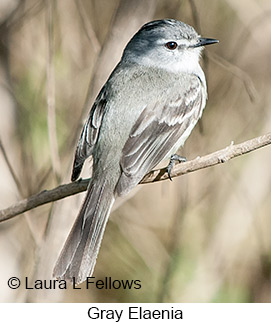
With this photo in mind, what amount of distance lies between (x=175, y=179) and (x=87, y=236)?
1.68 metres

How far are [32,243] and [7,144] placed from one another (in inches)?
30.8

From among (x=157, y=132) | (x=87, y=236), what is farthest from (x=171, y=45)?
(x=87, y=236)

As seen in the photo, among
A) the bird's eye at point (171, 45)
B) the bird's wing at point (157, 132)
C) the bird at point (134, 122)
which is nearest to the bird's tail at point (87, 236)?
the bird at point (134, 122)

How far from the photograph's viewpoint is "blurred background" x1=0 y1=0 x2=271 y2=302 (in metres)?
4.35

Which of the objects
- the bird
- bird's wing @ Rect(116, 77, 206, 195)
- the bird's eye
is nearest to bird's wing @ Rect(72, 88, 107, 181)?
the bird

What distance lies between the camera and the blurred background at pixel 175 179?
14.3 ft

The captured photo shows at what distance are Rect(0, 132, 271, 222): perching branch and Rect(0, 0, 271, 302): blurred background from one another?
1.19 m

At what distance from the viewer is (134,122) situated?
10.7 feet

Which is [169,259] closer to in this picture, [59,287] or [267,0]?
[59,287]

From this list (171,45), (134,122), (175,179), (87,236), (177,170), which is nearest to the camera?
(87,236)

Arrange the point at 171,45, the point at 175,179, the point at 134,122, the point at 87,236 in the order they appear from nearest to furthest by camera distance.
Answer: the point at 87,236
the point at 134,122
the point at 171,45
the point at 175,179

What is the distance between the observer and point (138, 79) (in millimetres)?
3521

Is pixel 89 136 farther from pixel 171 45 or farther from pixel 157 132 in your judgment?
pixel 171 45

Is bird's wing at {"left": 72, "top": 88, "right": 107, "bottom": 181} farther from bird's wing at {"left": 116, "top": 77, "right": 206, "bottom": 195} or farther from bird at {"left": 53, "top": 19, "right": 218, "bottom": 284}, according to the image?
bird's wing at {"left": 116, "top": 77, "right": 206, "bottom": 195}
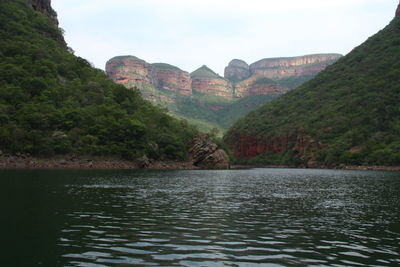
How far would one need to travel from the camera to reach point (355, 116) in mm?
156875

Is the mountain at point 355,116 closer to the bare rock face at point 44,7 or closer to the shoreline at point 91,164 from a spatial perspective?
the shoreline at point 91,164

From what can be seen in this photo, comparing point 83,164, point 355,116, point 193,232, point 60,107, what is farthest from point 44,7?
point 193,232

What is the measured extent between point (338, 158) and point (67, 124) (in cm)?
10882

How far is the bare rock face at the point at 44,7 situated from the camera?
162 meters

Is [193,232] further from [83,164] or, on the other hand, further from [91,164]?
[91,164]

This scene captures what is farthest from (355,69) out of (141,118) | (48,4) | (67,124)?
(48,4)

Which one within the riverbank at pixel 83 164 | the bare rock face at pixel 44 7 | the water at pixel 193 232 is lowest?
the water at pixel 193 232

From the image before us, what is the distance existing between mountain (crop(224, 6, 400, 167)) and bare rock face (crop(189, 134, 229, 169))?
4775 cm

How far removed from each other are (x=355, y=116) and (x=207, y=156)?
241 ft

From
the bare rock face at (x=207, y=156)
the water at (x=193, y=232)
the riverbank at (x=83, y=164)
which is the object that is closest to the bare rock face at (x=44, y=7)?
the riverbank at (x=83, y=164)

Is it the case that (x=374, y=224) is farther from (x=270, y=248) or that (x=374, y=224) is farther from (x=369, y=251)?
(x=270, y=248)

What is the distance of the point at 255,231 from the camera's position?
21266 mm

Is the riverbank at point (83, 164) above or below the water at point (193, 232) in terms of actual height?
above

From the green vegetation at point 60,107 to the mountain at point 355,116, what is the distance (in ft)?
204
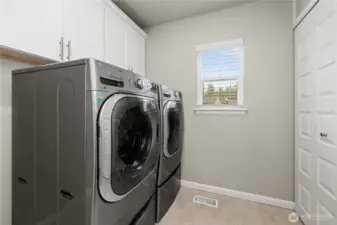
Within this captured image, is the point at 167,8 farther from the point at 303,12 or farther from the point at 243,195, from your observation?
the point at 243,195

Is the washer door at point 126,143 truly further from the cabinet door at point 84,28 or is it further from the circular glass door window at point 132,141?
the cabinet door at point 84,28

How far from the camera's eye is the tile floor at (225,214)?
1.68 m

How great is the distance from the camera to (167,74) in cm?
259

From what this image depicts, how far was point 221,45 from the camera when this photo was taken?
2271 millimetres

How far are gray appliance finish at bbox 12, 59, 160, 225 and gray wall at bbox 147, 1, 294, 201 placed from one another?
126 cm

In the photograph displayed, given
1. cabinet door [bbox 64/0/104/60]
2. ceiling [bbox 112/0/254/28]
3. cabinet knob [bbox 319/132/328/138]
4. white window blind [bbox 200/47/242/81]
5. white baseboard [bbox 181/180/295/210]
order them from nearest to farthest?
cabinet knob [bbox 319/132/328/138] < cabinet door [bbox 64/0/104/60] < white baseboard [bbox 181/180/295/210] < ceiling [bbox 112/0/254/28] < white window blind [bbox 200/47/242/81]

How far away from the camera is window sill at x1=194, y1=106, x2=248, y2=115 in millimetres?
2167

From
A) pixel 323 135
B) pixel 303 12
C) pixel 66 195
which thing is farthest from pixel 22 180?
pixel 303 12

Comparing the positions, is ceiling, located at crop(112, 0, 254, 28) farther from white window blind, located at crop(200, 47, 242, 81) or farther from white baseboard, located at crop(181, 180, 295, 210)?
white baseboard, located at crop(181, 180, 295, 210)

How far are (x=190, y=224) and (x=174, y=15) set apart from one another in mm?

## Given instruction:
Copy out all of the entries above word for word, omitting the pictures.

## Expected answer:
With this photo in mind, what amount of distance lies between (x=175, y=179) and (x=87, y=236)?
1.68 metres

How far are [32,243] and [7,144] placed from one another (in inches)?
30.8

From among (x=157, y=132) | (x=87, y=236), what is farthest from (x=171, y=45)?
(x=87, y=236)

As seen in the photo, among
A) the bird's eye at point (171, 45)
B) the bird's wing at point (157, 132)
C) the bird at point (134, 122)
which is nearest to the bird's tail at point (87, 236)?
the bird at point (134, 122)

How far from the photograph's viewpoint is "blurred background" x1=0 y1=0 x2=271 y2=302 (in metres)?
4.35

Which of the objects
- the bird
- bird's wing @ Rect(116, 77, 206, 195)
- the bird's eye
is nearest to bird's wing @ Rect(72, 88, 107, 181)?
the bird

What distance lies between the camera and the blurred background at pixel 175 179?
14.3 ft

The captured photo shows at what distance are Rect(0, 132, 271, 222): perching branch and Rect(0, 0, 271, 302): blurred background from one another?
1.19 m

At what distance from the viewer is (134,122) situated?
10.7 feet

Which is [169,259] closer to in this picture, [59,287] or [267,0]?
[59,287]

From this list (171,45), (134,122), (175,179), (87,236), (177,170), which is nearest to the camera?
(87,236)

Arrange the point at 171,45, the point at 175,179, the point at 134,122, the point at 87,236 in the order they appear from nearest to furthest by camera distance.
Answer: the point at 87,236
the point at 134,122
the point at 171,45
the point at 175,179

What is the distance between the observer and point (138, 79) (in millimetres)?
3521

Is pixel 89 136 farther from pixel 171 45 or farther from pixel 157 132 in your judgment?
pixel 171 45

Is bird's wing at {"left": 72, "top": 88, "right": 107, "bottom": 181} farther from bird's wing at {"left": 116, "top": 77, "right": 206, "bottom": 195} or farther from bird at {"left": 53, "top": 19, "right": 218, "bottom": 284}, according to the image?
bird's wing at {"left": 116, "top": 77, "right": 206, "bottom": 195}
How far would one need to travel from the camera to reach point (355, 116) in mm?
156875

Is the mountain at point 355,116 closer to the bare rock face at point 44,7 or closer to the shoreline at point 91,164 from a spatial perspective?
the shoreline at point 91,164

From what can be seen in this photo, comparing point 83,164, point 355,116, point 193,232, point 60,107, what is farthest from point 44,7?
point 193,232

What is the measured extent between point (338, 158) and point (67, 124) (in cm)?
10882

How far is the bare rock face at the point at 44,7 situated from the camera?
162 meters

Is [193,232] further from [83,164] or, on the other hand, further from [91,164]?
[91,164]

This scene captures what is farthest from (355,69) out of (141,118) | (48,4) | (67,124)?
(48,4)

Which one within the riverbank at pixel 83 164 | the bare rock face at pixel 44 7 | the water at pixel 193 232 is lowest?
the water at pixel 193 232

From the image before us, what is the distance existing between mountain (crop(224, 6, 400, 167)) and bare rock face (crop(189, 134, 229, 169))?
4775 cm

How far removed from each other are (x=355, y=116) and (x=207, y=156)?
241 ft

From
the bare rock face at (x=207, y=156)
the water at (x=193, y=232)
the riverbank at (x=83, y=164)
which is the object that is closest to the bare rock face at (x=44, y=7)?
the riverbank at (x=83, y=164)

Is it the case that (x=374, y=224) is farther from (x=270, y=248) or that (x=374, y=224) is farther from (x=369, y=251)?
(x=270, y=248)

What is the distance of the point at 255,231 from the camera's position?
21266 mm

Is the riverbank at point (83, 164) above or below the water at point (193, 232) in terms of actual height?
above

From the green vegetation at point 60,107 to the mountain at point 355,116, what is the distance (in ft)?
204
Within this captured image, is the point at 167,8 farther from the point at 303,12 or farther from the point at 243,195, from your observation?
the point at 243,195

Is the washer door at point 126,143 truly further from the cabinet door at point 84,28 or is it further from the circular glass door window at point 132,141?
the cabinet door at point 84,28

How far from the camera's eye is the tile floor at (225,214)?
1.68 m

How great is the distance from the camera to (167,74) in cm?
259

From what this image depicts, how far was point 221,45 from the camera when this photo was taken?
2271 millimetres

How far are gray appliance finish at bbox 12, 59, 160, 225 and gray wall at bbox 147, 1, 294, 201 placed from one another?
126 cm

In the photograph displayed, given
1. cabinet door [bbox 64/0/104/60]
2. ceiling [bbox 112/0/254/28]
3. cabinet knob [bbox 319/132/328/138]
4. white window blind [bbox 200/47/242/81]
5. white baseboard [bbox 181/180/295/210]
order them from nearest to farthest?
cabinet knob [bbox 319/132/328/138] < cabinet door [bbox 64/0/104/60] < white baseboard [bbox 181/180/295/210] < ceiling [bbox 112/0/254/28] < white window blind [bbox 200/47/242/81]

How far away from the camera is window sill at x1=194, y1=106, x2=248, y2=115 in millimetres?
2167

From
A) pixel 323 135
B) pixel 303 12
C) pixel 66 195
which thing is farthest from pixel 22 180?
pixel 303 12

Comparing the positions, is ceiling, located at crop(112, 0, 254, 28) farther from white window blind, located at crop(200, 47, 242, 81) or farther from white baseboard, located at crop(181, 180, 295, 210)?
white baseboard, located at crop(181, 180, 295, 210)

How far are (x=190, y=224) and (x=174, y=15) set apart from one another in mm?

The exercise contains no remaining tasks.